> WHAT IS EXPECTED:
Scan the material below for the string "Divi", and copy every line where it shows up.

> DATA SHOWN:
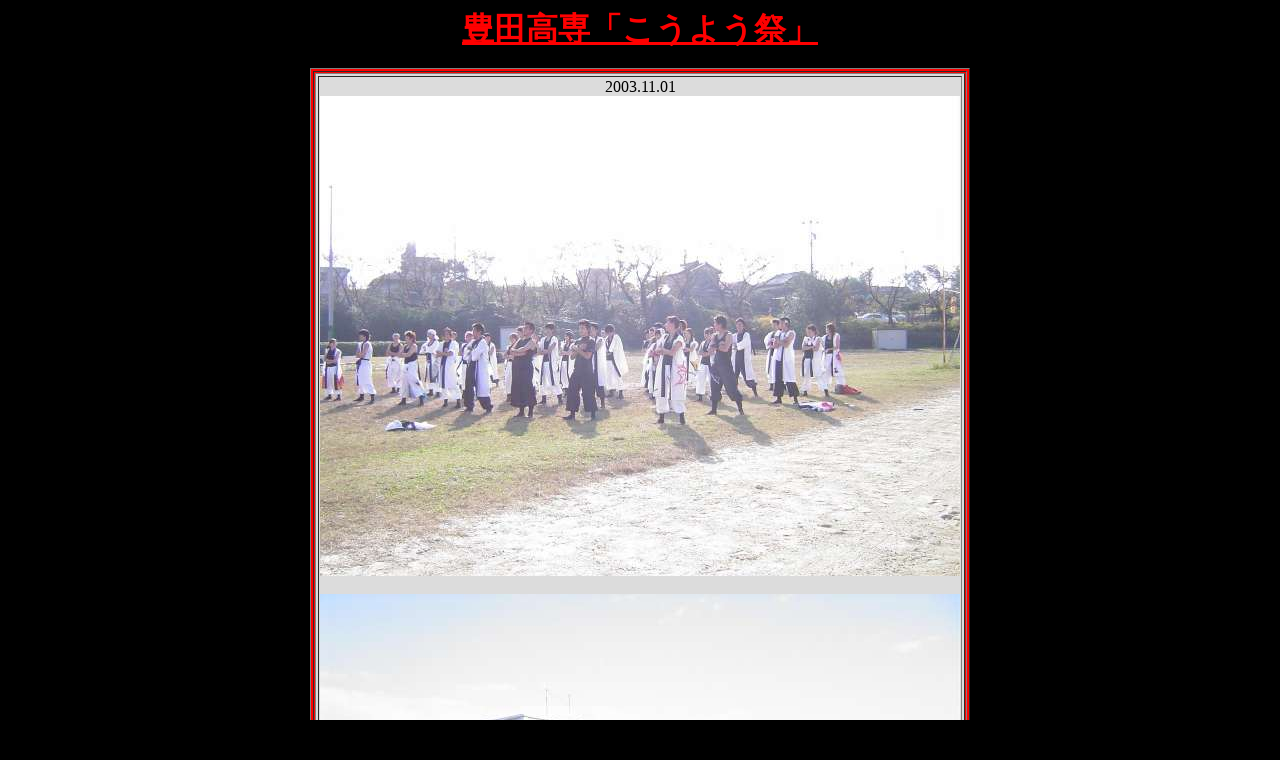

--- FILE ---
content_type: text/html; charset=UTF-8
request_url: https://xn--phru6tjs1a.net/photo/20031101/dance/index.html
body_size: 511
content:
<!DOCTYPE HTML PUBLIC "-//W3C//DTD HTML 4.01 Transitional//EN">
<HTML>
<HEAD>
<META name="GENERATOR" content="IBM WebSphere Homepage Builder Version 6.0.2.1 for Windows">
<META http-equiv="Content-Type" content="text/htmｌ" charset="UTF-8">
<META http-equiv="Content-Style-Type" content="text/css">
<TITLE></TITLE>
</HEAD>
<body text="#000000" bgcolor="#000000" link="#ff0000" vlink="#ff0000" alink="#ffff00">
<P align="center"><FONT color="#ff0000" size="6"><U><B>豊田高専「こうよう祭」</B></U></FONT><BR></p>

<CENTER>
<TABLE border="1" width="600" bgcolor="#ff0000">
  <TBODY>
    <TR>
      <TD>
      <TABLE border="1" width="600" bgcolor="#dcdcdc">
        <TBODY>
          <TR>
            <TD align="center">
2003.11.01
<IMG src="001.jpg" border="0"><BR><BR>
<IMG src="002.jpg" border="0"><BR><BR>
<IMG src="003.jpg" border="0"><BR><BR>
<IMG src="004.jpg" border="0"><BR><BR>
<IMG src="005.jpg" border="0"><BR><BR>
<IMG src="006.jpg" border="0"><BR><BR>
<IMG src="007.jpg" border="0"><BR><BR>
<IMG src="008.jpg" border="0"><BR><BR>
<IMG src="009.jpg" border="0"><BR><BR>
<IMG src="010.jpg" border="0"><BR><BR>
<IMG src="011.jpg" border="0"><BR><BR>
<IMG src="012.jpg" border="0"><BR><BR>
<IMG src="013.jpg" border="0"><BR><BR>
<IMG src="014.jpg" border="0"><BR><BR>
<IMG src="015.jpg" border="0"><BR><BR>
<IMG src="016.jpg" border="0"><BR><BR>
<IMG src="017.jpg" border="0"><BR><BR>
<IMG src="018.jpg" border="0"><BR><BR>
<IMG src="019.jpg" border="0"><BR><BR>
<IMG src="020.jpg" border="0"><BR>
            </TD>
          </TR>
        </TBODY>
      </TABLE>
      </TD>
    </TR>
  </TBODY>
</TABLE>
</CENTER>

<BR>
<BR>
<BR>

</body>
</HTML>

--

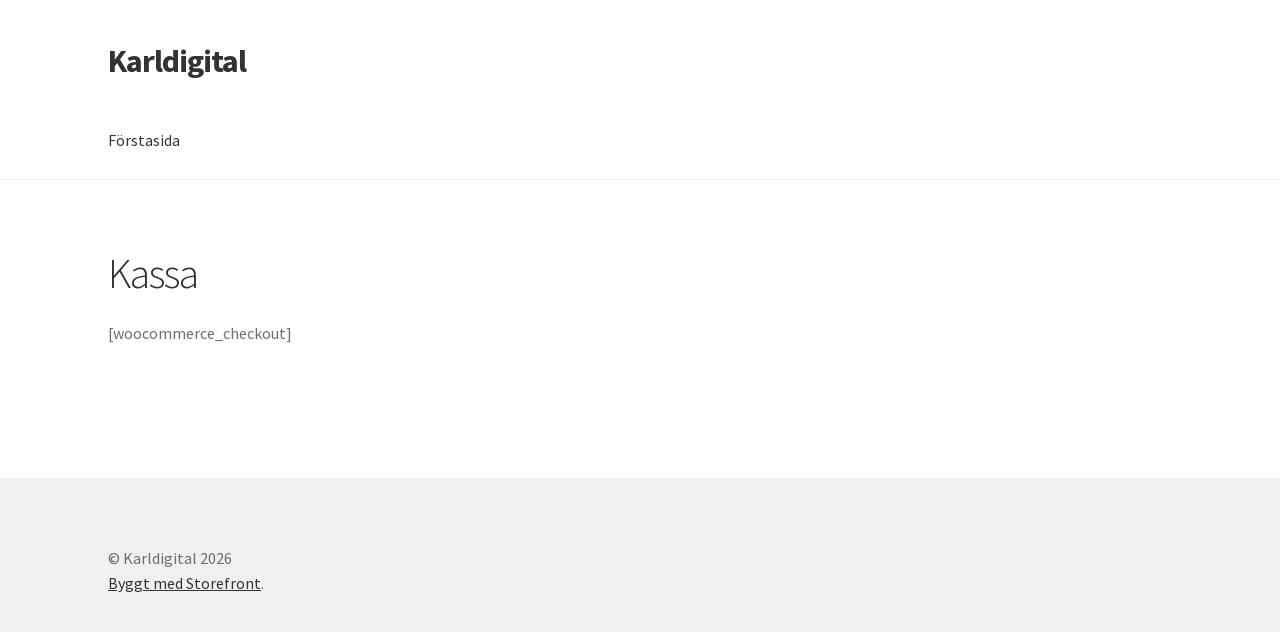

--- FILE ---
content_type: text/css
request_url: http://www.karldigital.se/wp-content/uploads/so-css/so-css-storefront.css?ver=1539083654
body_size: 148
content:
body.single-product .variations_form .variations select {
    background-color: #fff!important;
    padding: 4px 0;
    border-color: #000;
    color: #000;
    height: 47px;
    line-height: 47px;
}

==

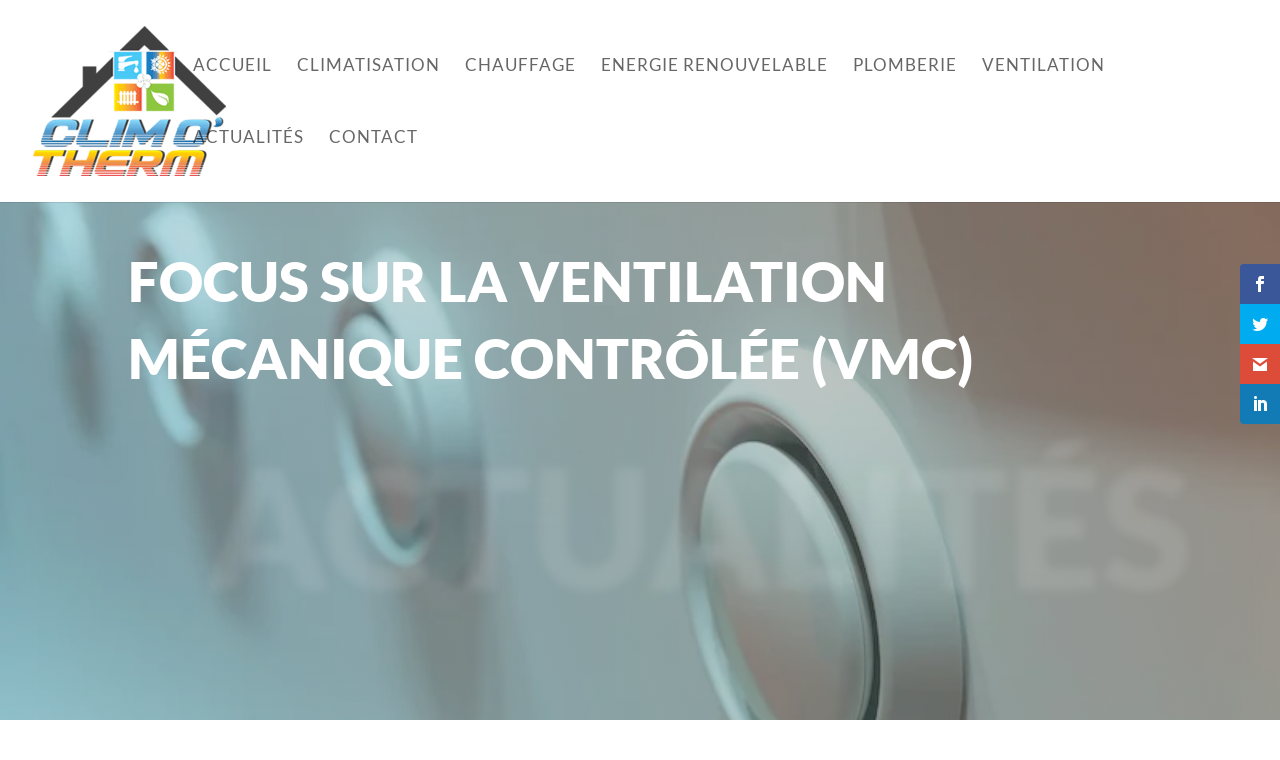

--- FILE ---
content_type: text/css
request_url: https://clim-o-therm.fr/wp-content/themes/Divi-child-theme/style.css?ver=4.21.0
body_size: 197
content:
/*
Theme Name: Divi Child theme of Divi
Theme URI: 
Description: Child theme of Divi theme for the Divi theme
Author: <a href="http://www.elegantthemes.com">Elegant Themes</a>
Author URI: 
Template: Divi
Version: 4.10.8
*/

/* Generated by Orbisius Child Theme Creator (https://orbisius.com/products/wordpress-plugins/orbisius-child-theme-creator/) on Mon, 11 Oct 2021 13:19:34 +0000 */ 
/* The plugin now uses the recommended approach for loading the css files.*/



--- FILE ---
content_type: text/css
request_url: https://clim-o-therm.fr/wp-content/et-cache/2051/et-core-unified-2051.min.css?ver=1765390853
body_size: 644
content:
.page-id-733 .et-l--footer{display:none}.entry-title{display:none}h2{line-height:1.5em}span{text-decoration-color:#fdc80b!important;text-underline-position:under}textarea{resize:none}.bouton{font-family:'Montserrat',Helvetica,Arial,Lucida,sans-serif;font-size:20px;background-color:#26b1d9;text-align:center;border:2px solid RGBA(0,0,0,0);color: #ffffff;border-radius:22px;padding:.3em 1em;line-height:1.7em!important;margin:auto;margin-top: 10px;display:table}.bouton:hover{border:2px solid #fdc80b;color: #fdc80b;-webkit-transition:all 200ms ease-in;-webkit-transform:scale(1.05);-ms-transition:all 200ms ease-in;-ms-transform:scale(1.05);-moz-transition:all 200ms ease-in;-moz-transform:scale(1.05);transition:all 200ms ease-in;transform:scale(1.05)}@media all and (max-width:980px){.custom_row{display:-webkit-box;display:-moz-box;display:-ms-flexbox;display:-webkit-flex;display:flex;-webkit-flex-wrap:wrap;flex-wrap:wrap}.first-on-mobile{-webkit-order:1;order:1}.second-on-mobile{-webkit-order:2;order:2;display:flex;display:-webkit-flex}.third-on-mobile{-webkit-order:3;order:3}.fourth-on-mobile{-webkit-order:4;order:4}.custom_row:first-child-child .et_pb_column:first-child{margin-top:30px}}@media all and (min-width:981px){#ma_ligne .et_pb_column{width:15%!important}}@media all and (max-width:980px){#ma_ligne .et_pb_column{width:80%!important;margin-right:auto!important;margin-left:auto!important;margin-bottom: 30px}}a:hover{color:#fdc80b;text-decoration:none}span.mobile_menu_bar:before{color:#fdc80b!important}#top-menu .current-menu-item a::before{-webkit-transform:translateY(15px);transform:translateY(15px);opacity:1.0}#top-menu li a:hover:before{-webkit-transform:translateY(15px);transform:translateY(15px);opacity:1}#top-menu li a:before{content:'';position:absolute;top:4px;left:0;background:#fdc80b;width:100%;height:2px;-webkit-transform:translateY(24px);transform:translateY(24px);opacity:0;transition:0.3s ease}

> TASK RESULT:
request_url: https://clim-o-therm.fr/wp-content/themes/Divi-child-theme/style.css?ver=4.21.0
Theme Name: Divi Child theme of Divi
Description: Child theme of Divi theme for the Divi theme
Template: Divi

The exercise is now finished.